Dies ist laut "SZ" bei der Postbank, der Volksbank Karlsruhe und der BBBank der Fall - und, zusätzlich zur hohen Grundgebühr, auch bei der Deutschen Bank. Überweisungen auf dem Papierweg kosten dort extra. Bei fünf solcher Überweisungen im Monat müsse der Kunde insgesamt 16 Euro zahlen, kritisieren die Verbraucherschützer dem Bericht zufolge.
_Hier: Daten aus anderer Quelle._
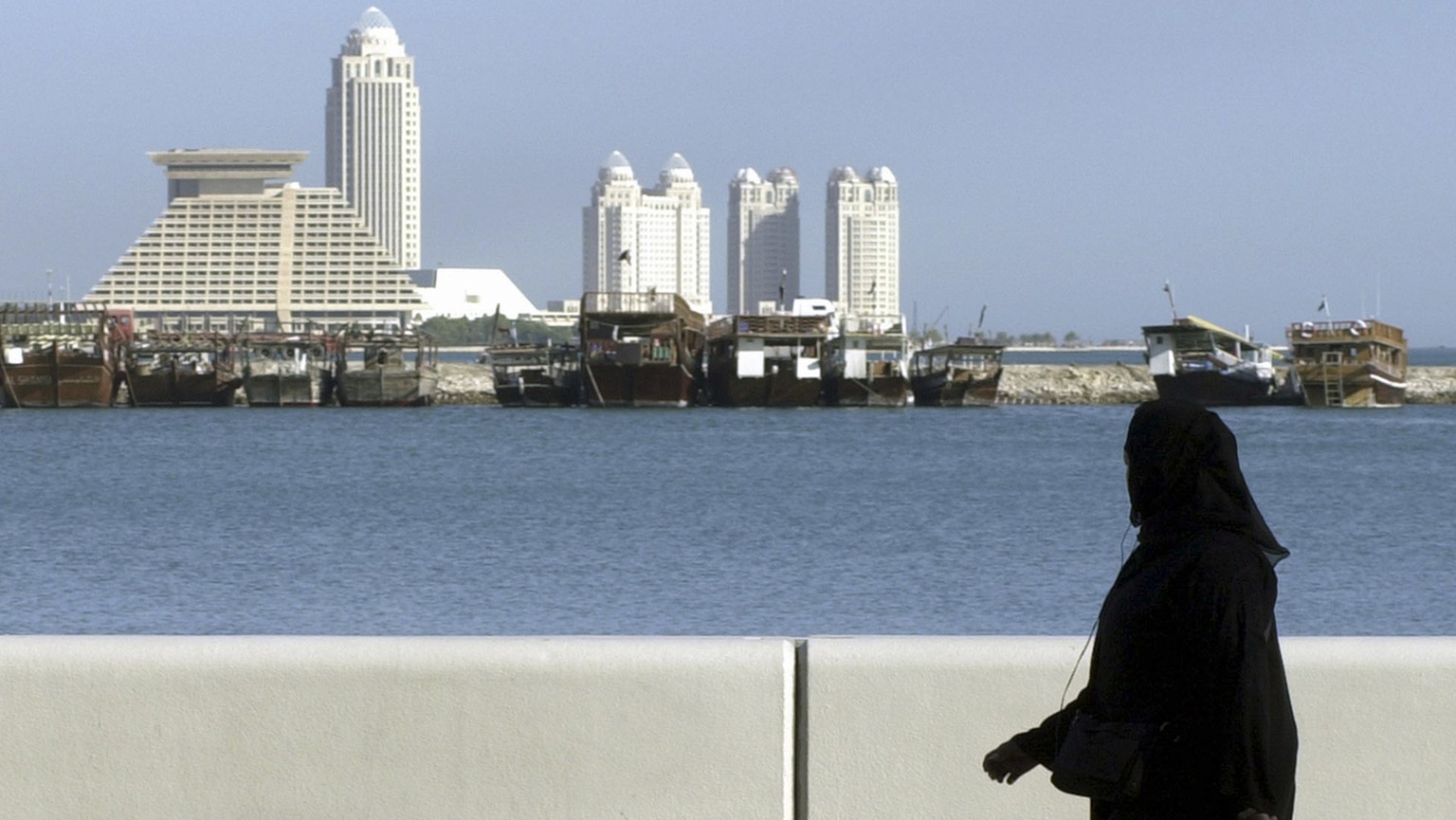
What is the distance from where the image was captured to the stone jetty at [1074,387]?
10831 centimetres

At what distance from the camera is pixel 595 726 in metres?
4.98

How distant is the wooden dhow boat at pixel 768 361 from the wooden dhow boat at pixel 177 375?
2205cm

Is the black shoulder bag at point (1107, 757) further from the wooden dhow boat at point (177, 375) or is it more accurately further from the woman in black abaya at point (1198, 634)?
the wooden dhow boat at point (177, 375)

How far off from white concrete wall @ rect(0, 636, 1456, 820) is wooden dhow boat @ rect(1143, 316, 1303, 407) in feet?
273

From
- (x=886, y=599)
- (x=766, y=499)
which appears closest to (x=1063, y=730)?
(x=886, y=599)

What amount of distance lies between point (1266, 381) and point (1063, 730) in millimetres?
91006

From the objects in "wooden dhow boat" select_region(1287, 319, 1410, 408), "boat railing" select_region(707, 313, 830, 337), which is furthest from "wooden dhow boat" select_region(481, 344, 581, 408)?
"wooden dhow boat" select_region(1287, 319, 1410, 408)

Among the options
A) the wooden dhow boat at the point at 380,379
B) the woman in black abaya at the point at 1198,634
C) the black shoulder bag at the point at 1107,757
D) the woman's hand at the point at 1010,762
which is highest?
the woman in black abaya at the point at 1198,634

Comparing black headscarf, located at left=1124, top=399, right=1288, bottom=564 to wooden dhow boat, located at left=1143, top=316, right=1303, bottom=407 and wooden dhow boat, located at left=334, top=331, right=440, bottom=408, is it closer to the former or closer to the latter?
wooden dhow boat, located at left=1143, top=316, right=1303, bottom=407

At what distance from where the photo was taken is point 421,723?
4980mm

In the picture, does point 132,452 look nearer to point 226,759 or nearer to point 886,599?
point 886,599

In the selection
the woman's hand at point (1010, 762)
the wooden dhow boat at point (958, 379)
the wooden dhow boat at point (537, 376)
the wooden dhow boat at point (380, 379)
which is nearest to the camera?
the woman's hand at point (1010, 762)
Laut "Wirtschaftswoche" hat die Volksbank Karlsruhe bereits reagiert, das monatliche Entgelt für ihr Basiskonto gesenkt und an die Konto-Variante "Komfort-Konto" angepasst. Das bedeute, dass das Basiskonto jetzt 5,90 Euro statt bisher 7,90 Euro kostet.
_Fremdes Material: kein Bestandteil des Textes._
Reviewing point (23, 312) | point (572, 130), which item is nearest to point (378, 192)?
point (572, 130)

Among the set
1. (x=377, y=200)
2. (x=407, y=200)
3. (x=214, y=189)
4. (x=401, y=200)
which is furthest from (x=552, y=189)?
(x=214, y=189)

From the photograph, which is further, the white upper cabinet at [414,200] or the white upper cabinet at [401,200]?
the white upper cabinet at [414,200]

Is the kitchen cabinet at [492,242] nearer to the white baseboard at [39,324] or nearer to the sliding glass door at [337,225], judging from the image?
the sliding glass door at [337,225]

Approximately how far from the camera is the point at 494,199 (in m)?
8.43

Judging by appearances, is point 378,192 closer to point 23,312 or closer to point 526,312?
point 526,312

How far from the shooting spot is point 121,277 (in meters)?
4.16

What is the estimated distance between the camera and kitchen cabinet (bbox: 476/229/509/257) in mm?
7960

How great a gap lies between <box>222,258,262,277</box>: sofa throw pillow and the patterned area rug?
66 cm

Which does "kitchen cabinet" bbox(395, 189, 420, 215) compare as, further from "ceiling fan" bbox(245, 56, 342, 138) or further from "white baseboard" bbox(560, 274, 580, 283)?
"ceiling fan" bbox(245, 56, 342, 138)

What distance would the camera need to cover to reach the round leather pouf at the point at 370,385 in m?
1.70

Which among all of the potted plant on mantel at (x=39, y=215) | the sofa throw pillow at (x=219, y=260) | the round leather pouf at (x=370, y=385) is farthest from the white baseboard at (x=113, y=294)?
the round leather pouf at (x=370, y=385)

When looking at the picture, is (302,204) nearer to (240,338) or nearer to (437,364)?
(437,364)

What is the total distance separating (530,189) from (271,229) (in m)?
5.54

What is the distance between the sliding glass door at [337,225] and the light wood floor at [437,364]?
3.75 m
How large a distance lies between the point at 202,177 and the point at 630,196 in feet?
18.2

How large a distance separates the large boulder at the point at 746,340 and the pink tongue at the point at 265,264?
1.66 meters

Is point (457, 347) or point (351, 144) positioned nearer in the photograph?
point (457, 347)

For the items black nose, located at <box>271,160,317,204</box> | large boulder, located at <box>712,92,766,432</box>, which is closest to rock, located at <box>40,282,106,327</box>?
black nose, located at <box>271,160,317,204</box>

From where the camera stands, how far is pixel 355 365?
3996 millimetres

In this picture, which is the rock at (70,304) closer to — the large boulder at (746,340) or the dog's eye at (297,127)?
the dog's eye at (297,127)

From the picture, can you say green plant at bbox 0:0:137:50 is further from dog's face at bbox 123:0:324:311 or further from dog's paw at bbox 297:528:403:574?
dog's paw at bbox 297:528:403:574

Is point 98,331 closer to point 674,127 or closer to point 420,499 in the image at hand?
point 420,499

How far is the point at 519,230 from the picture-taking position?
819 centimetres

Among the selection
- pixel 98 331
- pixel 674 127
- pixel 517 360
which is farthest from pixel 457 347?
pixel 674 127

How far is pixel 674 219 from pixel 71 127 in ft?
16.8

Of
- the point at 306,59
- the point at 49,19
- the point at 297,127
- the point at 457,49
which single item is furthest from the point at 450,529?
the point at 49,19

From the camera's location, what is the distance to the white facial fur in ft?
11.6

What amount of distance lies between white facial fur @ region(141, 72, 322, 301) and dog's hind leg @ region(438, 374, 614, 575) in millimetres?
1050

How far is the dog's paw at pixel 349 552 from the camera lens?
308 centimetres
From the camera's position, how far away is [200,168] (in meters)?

Bei der Sparkasse Holstein bemängelte der vzbv laut "SZ", dass es kein Basiskonto für Kunden gibt, die ihre Bankgeschäfte online erledigen. Dies verstoße gegen die gesetzliche Vorgabe, dass sich die Angebote am Nutzerverhalten orientieren müssen, erklärten die Verbraucherschützer demnach.
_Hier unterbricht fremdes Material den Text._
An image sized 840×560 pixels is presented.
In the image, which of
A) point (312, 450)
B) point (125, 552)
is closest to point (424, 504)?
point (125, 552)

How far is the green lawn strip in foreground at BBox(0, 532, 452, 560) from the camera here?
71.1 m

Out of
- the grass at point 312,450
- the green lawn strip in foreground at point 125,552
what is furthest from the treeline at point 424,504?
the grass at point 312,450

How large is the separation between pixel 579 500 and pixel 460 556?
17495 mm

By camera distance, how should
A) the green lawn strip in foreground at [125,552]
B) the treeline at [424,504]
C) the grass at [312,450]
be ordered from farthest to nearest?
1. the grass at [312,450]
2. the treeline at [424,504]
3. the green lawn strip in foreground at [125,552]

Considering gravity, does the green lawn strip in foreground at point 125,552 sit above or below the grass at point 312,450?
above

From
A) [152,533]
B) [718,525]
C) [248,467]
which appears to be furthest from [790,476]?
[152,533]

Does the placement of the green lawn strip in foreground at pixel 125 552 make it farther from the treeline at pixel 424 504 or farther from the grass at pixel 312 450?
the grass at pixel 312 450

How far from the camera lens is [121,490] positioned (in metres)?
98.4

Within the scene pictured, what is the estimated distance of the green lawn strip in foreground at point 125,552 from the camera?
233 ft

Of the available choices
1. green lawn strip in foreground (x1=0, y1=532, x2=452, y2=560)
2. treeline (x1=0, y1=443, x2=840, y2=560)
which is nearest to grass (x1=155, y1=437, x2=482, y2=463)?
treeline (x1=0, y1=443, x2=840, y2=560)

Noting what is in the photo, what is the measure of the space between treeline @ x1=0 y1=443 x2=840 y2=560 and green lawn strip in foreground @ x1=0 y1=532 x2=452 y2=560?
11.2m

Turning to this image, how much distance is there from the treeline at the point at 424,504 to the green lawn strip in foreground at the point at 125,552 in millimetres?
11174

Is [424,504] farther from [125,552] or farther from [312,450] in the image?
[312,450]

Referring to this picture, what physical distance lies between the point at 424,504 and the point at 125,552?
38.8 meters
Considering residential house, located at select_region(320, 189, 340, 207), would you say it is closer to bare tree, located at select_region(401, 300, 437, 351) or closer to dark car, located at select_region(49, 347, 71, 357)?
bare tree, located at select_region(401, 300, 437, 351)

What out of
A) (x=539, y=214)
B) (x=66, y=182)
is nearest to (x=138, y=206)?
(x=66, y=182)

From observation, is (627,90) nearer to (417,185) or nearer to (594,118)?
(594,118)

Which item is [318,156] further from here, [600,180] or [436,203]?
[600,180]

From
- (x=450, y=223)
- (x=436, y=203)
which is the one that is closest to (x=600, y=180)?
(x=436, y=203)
"Tendenziell mehr Beratung"

"Basiskonten sollten vor allem Verbrauchern, die wenig Geld haben, den Zugang zu bargeldlosem Zahlungsverkehr ermöglichen", sagte vzbv-Finanzexpertin Christina Buchmüller dem Blatt. "Dieser Zweck wird unterlaufen, wenn Verbraucher gerade für Basiskonten mehr zahlen müssen als andere Kunden für vergleichbare Konten."

Buchmüller sieht einen Grund darin, dass Basiskonten-Kunden "tendenziell mehr Fragen haben und mehr Beratung brauchen als andere". Bei Flüchtlingen könnten Probleme bei der Verständigung hinzukommen. Die Banken verdienten mit diesen Kunden in der Regel kein Geld, etwa weil diese wegen des hohen Ausfallrisikos meist keinen Kredit erhalten.

"Absurd" hohe Gebühren

Die Verbraucherschützer forderten die sechs abgemahnten Banken auf, eine strafbewehrte Unterlassungserklärung abzugeben. Wenn die Geldinstitute dies nicht tun, wird der vzbv sie möglicherweise verklagen.

Die FMH-Finanzberatung in Frankfurt hatte bereits Ende Juni die Basiskonten von 105 Banken untersucht und "teils absurd" hohe Gebühren festgestellt. Zahlreiche Institute verlangten 9,50 Euro pro Monat, eines wollte sogar 9,90 Euro.